■ **Vorliegender Auszug**:
--------
Wie es mit dem Gebäude mittelfristig weitergeht, ist aber nach wie vor nicht geklärt. Der Bezirk und der Eigentümer streiten sich seit Jahren vor Gericht. Die Arcadia Estates will das Haus abreißen lassen, um dort ein neues Wohnhaus zu bauen. Von Luxuswohnungen ist die Rede. Der Bezirk hat die Abrissgenehmigung bislang verweigert und stattdessen ein Verfahren wegen Leerstand eingeleitet. Das musste auf dringende Empfehlung des Berliner Verwaltungsgerichtes jedoch eingestellt werden, so Stephan von Dassel.
--------
■ **Gespeicherte Datensätze**:

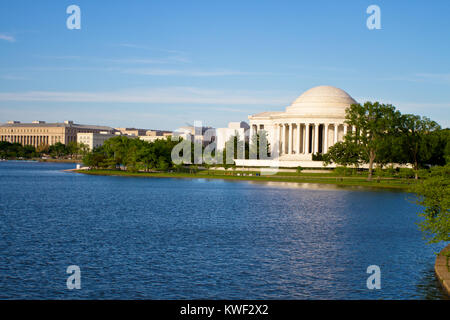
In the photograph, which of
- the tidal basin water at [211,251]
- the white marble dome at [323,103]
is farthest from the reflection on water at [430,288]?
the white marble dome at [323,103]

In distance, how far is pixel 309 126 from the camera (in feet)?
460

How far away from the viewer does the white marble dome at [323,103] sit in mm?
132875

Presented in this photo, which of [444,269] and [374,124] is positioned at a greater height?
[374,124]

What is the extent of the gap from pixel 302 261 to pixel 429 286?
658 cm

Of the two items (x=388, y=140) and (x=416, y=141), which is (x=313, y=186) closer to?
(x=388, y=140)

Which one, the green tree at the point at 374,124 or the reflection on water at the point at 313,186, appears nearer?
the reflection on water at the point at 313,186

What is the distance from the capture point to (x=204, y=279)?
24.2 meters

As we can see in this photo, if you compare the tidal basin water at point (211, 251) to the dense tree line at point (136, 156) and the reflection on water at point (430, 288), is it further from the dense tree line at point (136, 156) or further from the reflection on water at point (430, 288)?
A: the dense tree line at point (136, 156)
--------
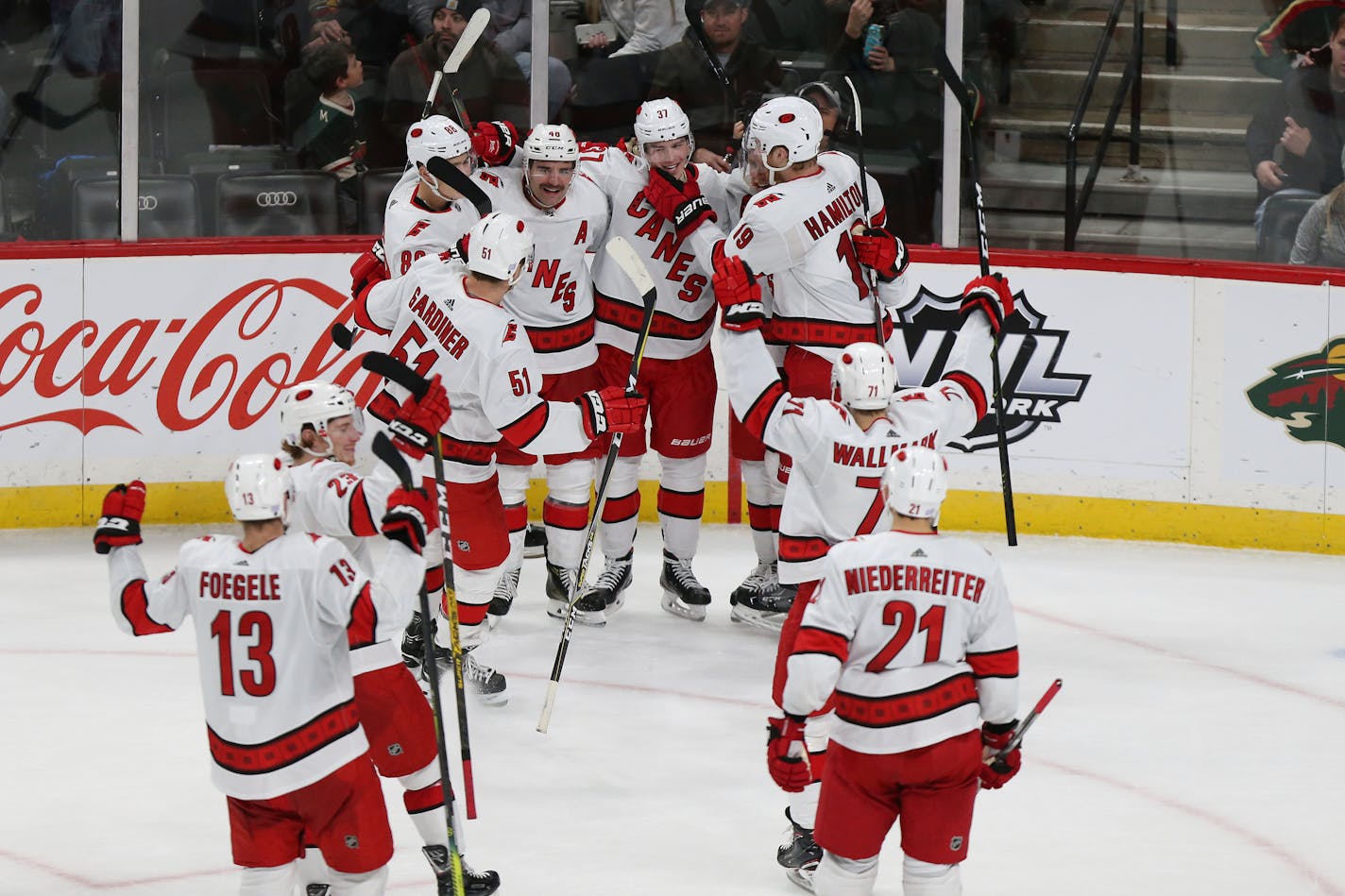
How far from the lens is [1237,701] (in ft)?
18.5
--------
■ **Ihre Aufgabe**: Nennen Sie alle Personen, Unternehmen und Gerichte, die im Auszug über das Gebäude mit Namen genannt werden.

■ **Gelöste Aufgabe**:
- Arcadia Estates
- Berliner Verwaltungsgericht
- Stephan von Dassel